**Challenges**
[A] In the gallery blog post, copy the stretch from "After that, I" through "was the sugarcube-print." word for word.
[B] Shorten the paragraph of the gallery blog post that begins "After that, I got myself immersed" and keep its main facts.
[C] Write what comes next in the gallery blog post, starting after its last sentence.

**Passage given**
* * *

Friday, May 18, 2007

Old School, John Maeda

Last Saturday I went to town again to see some more art. Hauser & Wirth Gallery on Old Bond St. is currently showing an exhibition called "Old School". The idea is to show classical as well as contemporary paintings in one show and to examine the correlations between them. I have to say that although I was a bit hesitant in the beginning as to whether this might work or not, I can now say that I really enjoyed the show as I was pleased to find that some works of my all-time favourites Gerhard Richter and Jeff Wall as well as other contemporaries of the likes of Luc Tuymans are doing rather well in the company of old masters like Lucas Cranach the Elder and Carlo Dolci. Find some pictures below:





After that, I got myself immersed into a completely different aesthetic context by visiting John Maeda's exhibition "My Space" at Riflemaker Gallery. Maeda being one of MIT's finest in terms of new media art for years and it came both as a shock and a shame to me that I discovered him so late. I particularly liked the pieces he did with the iPods, be it to reprogram them as a display for a Mac II or as a form of collage. But the one piece that left me rather stunned was the sugarcube-print.

* * *

**Supplied records**
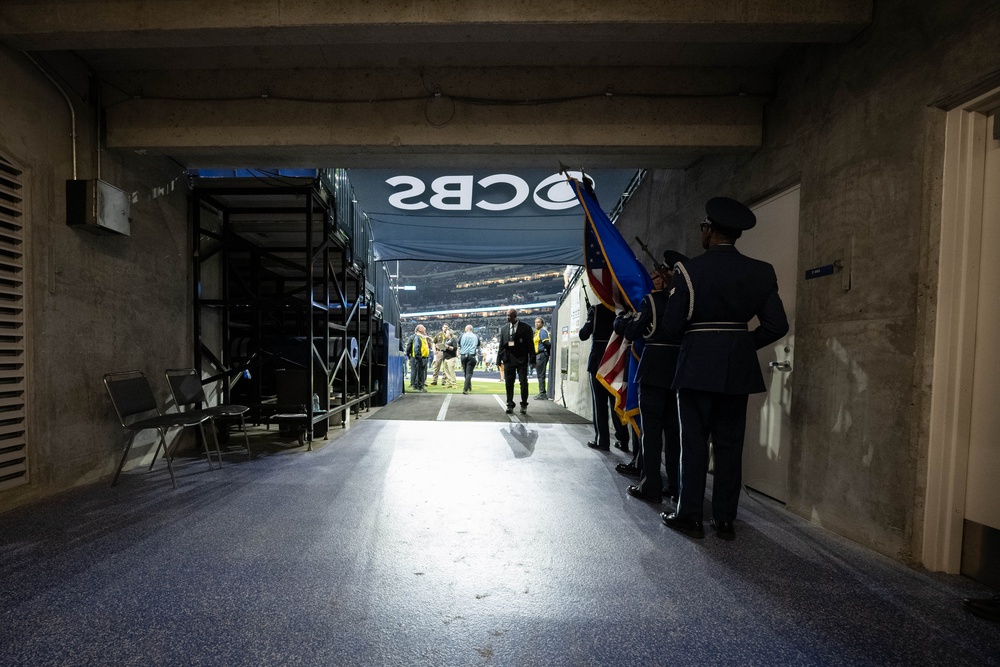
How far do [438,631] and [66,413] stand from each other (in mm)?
3303

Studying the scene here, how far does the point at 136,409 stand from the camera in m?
3.30

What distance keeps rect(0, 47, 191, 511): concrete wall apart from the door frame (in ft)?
17.2

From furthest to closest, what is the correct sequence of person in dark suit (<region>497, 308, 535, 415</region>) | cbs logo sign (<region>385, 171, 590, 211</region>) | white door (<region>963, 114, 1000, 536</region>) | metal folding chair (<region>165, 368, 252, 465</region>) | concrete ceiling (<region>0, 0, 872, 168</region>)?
1. person in dark suit (<region>497, 308, 535, 415</region>)
2. cbs logo sign (<region>385, 171, 590, 211</region>)
3. metal folding chair (<region>165, 368, 252, 465</region>)
4. concrete ceiling (<region>0, 0, 872, 168</region>)
5. white door (<region>963, 114, 1000, 536</region>)

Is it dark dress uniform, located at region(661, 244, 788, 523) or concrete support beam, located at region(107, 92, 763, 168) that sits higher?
concrete support beam, located at region(107, 92, 763, 168)

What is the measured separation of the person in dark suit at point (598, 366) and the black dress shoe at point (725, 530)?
1.68 meters

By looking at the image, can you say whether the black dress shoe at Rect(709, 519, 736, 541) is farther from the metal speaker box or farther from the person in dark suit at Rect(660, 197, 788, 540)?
the metal speaker box

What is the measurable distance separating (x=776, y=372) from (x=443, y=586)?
8.63ft

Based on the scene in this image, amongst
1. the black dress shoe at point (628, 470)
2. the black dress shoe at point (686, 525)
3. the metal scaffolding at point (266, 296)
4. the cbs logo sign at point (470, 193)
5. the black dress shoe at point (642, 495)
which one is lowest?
the black dress shoe at point (628, 470)

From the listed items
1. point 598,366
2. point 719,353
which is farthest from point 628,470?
point 719,353

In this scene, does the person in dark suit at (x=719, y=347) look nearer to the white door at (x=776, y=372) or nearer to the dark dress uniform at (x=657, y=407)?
the dark dress uniform at (x=657, y=407)

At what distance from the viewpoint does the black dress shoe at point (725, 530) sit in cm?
233

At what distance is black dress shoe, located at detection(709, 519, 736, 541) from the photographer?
2.33 metres

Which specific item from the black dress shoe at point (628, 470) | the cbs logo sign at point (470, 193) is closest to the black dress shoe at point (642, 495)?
the black dress shoe at point (628, 470)

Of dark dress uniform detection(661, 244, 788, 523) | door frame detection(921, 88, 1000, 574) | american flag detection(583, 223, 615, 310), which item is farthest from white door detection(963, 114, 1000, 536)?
american flag detection(583, 223, 615, 310)
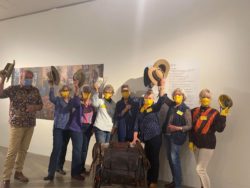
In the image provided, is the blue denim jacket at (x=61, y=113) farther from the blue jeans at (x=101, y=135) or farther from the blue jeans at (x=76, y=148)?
the blue jeans at (x=101, y=135)

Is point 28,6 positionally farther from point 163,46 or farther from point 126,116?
point 126,116

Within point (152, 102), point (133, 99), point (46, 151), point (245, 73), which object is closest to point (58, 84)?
point (46, 151)

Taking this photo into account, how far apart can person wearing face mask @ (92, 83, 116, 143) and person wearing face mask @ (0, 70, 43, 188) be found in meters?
0.85

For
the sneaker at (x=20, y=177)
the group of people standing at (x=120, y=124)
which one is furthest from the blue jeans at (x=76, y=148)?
the sneaker at (x=20, y=177)

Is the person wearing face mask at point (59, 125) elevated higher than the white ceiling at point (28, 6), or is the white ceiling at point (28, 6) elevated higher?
the white ceiling at point (28, 6)

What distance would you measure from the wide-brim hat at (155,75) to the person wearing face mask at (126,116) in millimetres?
394

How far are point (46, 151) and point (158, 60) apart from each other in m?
→ 3.03

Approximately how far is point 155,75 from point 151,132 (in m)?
0.90

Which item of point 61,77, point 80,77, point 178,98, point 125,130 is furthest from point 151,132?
point 61,77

* * *

**Responses**
[A]
After that, I got myself immersed into a completely different aesthetic context by visiting John Maeda's exhibition "My Space" at Riflemaker Gallery. Maeda being one of MIT's finest in terms of new media art for years and it came both as a shock and a shame to me that I discovered him so late. I particularly liked the pieces he did with the iPods, be it to reprogram them as a display for a Mac II or as a form of collage. But the one piece that left me rather stunned was the sugarcube-print.

[B] Next I switched to a very different look at John Maeda's show "My Space" at Riflemaker Gallery. Maeda has been one of MIT's best new media artists for years, and I was shocked and sorry to have found him so late. I especially liked his iPod pieces, whether reprogrammed as a Mac II display or used as collage, but the sugarcube-print stunned me most.

[C]
In the case of the Cibachrome photograph representing sugar granules, Maeda wanted to find some way to use every little crystal of sugar in one image. Influenced by the idea of nanotechnology — essentially the ability to paint with atoms — and by his conviction that computer graphics has become overused and overdeveloped, John Maeda thought it would be interesting to individually place together each crystal of sugar to obtain an image. The reality of all of the sugar in a sugar packet and the synthetic nature of three-dimensional computer graphics have come together in a series of highly saturated, visually captivating photographs.

The content of a single sugar packet was placed onto a scanner bed, and scanned in several passes. Maeda then created a computer program that was able to extract single images of the sugar crystals from the scan. To his surprise, Maeda found that in a single crystal packet there are more than 70,000 individual crystals. A computer graphic scene was then specially rendered by another piece of software he wrote. Finally another computer program he wrote processed the data such that each ‘pixel’ could be replaced with a corresponding sugar crystal cluster. This general process of using a conventional image scanner as a kind of camera, and the computer programs written by Maeda as a kind of chemistry for developing the film,repurposes digital photography to illuminate the relationships between image, artificial image, and reality. (link)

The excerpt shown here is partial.